Yes, these are pigeon eggs.

Terry


----------



## Reti (Jul 20, 2003)

Oh my. That is tough. 
I raised only one baby from day one and it was tough. 
Best of luck with the those little ones, if anyone can do it that is you.

Reti


----------



## makita725 (Dec 29, 2005)

They are in good hands with you Terry. Best of luck to you! Thanks for taking time with them to help with my emergency


----------



## pdpbison (Mar 15, 2005)

Hi Terry, 


Oye...!

Hope you can find some surrogate Pigeon Parents to help out with these!

Best wishes...!

Phil
Las Vegas


----------



## mr squeaks (Apr 14, 2005)

WE ARE ALL PULLING FOR YOU AND THE LIITLE ONES! 

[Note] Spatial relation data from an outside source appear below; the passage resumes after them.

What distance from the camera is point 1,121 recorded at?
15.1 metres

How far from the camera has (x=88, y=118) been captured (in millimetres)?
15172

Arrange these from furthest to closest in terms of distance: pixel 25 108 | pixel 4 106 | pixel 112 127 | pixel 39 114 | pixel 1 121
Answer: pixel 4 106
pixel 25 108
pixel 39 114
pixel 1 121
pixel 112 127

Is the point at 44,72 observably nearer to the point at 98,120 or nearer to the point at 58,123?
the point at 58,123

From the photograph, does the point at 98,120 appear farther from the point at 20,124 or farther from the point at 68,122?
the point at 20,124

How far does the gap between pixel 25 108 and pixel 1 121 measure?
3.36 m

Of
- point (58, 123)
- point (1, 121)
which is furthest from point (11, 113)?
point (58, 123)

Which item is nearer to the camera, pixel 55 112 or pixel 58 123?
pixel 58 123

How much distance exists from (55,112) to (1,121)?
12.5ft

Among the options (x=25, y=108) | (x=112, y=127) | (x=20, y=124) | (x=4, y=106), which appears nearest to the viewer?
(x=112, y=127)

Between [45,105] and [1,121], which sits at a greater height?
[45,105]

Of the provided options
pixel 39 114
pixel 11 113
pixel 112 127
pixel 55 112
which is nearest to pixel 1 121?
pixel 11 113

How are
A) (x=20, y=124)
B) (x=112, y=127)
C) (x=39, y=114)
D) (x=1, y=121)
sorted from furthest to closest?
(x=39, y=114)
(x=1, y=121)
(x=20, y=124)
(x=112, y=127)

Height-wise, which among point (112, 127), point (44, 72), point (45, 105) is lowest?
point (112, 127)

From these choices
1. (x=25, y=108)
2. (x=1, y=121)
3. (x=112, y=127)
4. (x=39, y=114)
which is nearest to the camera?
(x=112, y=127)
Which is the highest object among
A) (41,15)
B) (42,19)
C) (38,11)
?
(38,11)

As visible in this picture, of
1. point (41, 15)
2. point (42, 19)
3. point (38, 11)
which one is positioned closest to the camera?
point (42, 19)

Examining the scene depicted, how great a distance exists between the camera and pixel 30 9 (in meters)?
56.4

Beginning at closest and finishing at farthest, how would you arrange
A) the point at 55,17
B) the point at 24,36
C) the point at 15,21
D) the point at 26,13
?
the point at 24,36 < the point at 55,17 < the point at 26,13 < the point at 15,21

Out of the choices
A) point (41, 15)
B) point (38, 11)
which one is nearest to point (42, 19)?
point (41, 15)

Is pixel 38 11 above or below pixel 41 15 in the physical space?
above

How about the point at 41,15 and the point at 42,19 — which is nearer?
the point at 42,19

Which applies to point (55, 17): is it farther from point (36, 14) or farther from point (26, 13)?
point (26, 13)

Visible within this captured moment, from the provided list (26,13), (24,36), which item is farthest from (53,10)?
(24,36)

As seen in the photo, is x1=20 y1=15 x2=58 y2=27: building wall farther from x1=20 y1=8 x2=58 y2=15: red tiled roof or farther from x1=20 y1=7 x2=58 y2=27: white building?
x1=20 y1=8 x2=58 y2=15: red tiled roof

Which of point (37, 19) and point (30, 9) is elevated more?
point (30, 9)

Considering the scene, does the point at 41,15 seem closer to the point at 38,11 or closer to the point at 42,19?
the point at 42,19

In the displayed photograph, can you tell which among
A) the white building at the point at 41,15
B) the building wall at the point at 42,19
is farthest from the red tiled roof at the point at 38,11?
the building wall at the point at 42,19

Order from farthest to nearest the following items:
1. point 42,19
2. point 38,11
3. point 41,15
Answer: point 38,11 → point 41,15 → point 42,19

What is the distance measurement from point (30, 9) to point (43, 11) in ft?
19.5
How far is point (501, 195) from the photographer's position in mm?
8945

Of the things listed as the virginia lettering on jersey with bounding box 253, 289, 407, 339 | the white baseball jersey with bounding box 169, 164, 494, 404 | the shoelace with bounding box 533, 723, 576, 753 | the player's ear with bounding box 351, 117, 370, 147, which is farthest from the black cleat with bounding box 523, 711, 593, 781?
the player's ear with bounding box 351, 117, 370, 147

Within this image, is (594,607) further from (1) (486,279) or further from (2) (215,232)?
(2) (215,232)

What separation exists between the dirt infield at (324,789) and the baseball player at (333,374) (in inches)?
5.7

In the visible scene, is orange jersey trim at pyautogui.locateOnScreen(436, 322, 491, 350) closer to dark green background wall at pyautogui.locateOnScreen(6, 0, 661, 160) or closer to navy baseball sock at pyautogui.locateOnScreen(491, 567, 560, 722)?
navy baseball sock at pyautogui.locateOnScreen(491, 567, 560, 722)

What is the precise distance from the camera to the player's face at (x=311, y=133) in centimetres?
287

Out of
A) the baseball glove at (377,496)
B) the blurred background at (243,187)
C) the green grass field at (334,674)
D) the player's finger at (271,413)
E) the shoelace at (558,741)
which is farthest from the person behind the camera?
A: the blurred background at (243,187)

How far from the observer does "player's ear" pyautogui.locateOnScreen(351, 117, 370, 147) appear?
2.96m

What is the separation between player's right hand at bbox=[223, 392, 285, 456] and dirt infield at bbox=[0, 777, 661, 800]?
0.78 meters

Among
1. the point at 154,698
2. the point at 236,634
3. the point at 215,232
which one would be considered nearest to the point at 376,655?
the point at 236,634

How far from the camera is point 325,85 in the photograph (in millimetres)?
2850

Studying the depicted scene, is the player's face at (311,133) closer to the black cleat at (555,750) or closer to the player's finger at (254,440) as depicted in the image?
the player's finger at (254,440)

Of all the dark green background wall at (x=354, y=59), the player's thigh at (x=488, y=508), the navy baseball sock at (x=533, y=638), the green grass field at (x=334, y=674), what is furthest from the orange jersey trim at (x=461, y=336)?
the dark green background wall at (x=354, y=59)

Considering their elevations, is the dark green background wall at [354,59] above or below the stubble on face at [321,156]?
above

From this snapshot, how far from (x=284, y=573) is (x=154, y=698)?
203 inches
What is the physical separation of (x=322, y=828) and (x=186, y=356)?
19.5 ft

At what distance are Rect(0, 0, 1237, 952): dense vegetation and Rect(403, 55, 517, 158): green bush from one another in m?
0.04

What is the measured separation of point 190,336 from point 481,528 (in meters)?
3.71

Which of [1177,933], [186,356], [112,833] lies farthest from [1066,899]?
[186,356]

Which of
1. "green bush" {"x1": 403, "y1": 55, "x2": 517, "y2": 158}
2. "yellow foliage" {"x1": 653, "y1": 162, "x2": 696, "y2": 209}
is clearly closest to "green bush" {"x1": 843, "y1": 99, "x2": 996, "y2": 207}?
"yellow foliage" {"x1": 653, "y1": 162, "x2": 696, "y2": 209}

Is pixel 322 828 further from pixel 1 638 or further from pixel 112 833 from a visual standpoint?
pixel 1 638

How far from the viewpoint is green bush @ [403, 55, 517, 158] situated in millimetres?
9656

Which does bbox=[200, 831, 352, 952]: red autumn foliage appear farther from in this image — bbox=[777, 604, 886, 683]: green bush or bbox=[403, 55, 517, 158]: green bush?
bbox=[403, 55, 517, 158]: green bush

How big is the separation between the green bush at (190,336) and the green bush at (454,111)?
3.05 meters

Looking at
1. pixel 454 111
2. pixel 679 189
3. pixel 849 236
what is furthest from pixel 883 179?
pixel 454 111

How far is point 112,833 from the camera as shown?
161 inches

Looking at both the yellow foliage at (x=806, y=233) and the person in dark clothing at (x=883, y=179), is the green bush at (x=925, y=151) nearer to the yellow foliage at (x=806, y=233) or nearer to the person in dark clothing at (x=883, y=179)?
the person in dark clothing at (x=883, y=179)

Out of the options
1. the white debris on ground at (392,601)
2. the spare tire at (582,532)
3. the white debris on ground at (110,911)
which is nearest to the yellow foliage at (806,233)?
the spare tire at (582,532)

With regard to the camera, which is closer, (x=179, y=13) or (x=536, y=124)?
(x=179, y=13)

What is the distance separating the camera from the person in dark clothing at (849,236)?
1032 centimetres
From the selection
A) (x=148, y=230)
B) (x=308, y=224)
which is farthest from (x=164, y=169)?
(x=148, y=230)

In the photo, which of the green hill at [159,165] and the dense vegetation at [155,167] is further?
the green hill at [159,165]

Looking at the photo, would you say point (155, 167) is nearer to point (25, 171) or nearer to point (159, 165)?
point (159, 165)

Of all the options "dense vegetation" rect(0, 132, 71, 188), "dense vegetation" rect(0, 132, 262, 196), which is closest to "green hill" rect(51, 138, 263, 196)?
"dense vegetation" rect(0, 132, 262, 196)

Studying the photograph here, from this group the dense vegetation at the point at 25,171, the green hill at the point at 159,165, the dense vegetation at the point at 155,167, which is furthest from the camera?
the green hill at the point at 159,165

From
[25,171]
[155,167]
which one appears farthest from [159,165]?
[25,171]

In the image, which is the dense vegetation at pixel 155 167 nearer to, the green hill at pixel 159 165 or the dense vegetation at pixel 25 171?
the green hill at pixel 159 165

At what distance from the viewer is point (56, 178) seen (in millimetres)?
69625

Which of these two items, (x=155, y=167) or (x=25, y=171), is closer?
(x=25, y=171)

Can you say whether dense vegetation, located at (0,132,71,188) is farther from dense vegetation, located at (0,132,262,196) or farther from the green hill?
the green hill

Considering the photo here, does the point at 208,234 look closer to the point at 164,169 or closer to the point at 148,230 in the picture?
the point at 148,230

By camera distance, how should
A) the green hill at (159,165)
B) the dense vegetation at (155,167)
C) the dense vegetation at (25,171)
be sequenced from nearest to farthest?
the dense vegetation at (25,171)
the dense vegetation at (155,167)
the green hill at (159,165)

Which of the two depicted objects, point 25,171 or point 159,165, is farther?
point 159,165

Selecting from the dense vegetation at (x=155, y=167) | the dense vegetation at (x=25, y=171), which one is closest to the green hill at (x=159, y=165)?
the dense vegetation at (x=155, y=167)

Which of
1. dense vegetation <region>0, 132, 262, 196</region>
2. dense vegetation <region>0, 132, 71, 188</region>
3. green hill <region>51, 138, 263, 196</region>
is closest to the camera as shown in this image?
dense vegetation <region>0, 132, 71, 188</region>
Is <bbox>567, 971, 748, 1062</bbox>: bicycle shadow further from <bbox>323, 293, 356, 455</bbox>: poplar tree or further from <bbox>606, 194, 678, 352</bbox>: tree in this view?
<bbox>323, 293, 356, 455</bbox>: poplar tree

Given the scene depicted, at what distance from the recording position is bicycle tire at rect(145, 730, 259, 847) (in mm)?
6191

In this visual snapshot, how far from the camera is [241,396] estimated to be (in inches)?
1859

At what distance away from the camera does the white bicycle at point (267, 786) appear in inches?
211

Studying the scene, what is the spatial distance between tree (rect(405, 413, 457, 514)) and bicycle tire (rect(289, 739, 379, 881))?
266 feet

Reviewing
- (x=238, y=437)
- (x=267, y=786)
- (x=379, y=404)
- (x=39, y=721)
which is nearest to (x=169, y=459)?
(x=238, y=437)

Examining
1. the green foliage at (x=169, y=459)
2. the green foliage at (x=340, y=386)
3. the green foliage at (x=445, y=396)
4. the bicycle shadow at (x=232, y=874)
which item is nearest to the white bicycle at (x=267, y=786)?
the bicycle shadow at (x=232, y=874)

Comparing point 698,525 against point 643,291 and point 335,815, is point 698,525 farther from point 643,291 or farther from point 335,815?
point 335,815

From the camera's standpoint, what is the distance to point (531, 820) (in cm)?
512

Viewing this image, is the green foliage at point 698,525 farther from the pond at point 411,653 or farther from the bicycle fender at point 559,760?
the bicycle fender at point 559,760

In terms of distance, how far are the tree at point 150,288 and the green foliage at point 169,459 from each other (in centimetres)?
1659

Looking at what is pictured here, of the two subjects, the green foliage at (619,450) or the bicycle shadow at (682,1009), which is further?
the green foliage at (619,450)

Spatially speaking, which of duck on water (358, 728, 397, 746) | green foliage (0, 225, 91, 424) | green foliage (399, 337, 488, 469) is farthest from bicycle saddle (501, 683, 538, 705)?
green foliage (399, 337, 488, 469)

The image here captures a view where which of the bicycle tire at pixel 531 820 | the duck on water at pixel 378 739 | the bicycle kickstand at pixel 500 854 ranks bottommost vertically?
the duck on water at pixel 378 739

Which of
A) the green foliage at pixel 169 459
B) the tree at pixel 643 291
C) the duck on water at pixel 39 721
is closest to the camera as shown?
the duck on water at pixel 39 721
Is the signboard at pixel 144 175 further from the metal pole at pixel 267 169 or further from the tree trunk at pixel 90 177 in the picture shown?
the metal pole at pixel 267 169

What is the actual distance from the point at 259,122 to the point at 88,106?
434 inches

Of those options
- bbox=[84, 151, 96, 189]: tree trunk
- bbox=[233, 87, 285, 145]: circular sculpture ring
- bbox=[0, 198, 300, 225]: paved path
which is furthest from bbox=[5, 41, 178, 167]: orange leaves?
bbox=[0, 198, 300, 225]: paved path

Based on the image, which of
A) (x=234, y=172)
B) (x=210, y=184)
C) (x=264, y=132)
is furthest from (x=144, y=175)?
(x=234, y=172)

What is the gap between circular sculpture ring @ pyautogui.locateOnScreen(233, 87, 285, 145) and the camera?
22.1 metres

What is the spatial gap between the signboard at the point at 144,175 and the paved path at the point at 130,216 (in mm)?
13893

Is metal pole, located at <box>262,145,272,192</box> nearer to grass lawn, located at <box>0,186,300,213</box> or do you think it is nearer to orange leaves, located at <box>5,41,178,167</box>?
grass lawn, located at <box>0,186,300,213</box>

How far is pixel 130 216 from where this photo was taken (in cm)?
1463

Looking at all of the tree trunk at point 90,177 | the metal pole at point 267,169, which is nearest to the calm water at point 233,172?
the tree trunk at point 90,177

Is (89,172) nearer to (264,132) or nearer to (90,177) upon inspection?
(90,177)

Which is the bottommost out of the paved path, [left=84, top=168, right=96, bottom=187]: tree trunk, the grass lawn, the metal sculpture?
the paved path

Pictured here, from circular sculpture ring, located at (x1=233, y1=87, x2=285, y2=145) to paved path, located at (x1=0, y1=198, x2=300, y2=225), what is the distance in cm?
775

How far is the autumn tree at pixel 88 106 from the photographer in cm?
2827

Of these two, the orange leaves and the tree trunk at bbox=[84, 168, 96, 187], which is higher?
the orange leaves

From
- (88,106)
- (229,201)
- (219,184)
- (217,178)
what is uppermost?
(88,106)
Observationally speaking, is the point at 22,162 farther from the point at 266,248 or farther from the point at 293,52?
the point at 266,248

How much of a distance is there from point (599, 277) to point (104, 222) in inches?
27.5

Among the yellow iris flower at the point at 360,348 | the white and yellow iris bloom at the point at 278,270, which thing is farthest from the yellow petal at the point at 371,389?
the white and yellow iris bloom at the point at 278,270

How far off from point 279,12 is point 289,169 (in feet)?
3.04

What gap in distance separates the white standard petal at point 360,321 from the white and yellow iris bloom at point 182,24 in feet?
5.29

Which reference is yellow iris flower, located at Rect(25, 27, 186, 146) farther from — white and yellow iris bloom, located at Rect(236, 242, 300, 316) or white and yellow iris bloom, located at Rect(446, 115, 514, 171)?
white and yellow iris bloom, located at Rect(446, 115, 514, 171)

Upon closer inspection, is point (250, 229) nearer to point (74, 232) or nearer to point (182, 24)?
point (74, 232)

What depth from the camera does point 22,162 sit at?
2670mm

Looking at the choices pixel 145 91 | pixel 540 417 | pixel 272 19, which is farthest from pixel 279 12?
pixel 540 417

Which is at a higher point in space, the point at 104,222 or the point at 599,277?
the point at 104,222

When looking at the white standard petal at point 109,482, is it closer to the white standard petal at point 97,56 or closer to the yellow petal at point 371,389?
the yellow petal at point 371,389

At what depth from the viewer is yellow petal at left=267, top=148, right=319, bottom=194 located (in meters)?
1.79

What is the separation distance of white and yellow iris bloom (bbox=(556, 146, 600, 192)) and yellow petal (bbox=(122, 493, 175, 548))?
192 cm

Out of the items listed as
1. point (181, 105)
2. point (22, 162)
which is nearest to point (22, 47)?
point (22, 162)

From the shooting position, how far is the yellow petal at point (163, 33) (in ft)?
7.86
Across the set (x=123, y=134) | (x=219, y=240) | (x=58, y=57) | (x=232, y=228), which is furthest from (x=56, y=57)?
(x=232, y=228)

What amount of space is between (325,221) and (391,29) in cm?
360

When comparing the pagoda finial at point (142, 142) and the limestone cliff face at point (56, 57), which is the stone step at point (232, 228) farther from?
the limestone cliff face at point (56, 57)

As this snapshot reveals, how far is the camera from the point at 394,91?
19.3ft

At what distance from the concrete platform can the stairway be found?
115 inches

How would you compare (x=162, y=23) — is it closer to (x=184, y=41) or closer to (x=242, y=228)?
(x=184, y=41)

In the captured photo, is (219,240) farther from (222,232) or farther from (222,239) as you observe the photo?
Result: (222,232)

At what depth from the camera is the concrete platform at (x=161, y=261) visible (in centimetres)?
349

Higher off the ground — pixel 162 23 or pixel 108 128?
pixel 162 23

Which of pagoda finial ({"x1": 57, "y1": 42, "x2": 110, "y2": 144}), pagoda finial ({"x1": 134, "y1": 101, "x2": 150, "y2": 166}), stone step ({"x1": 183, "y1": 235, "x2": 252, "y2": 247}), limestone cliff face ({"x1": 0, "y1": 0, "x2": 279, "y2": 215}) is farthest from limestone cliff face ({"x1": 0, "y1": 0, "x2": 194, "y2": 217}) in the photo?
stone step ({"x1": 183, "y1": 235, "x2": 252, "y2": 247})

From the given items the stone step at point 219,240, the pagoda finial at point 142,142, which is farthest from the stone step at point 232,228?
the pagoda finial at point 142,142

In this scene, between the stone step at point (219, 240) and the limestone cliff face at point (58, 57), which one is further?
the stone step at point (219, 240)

I know you will keep us updated!


----------



## TerriB (Nov 16, 2003)

Wow, Terry! I don't know how you juggle all the different situations you are helping simultaneously!  Sure hope things go well for these new arrivals!


----------



## TAWhatley (Mar 6, 2001)

Don't think there will be anything good happening here but am giving them "the eggs" the benefit of the doubt .. I think they got too cold today while out for the parents to find them.

Terry


----------



## TAWhatley (Mar 6, 2001)

*Well .. I Was Wrong .. Here's One ..*

http://www.rims.net/2006Mar18

Hoping for the other one .. looks like it will be a long night ..

Terry


----------



## upcd (Mar 12, 2005)

*Good work*

What good mommy you are.


----------



## Pigeonpal2002 (Jul 27, 2002)

Hi Terry, 

Well, seems like these little chicks are proving once again how resilient and tough pigeons really are. They endured being chilled today, I guess it was because they were so close to hatching. You've got your work cut out for you!!!! I can see in the pictures that the other egg has little marks from the baby trying to break it's way out as well. Probably it will hatch too.

Best of luck with these newborns and thanks for the explanation on why you had originally posted in the other birds section. 

You're a miracle worker, truly!!!


----------



## Skyeking (Jan 17, 2003)

*talk about tough....*

Terry,

OMG, there is a little Miracle for you. 

Can you use your resources to find a qualified set of pigeon parent surrogates to help out for a few days? Certainly with everyone you know, someone somewhere has a couple that cn take on one....or two?

...or not, I guess then you will be using the mac milk diet then, or something comporable?


----------



## Whitefeather (Sep 2, 2002)

Many thanks to the rescuer, who apparently knew what to do initially, kept her cool & called you Terry.  
It's a given, they have the best chance ever being in your care.  

Thanks for posting that adorable picture.  

Cindy


----------



## Maggie-NC (Jun 22, 2005)

Mama Terry, you just have the best times at your house.  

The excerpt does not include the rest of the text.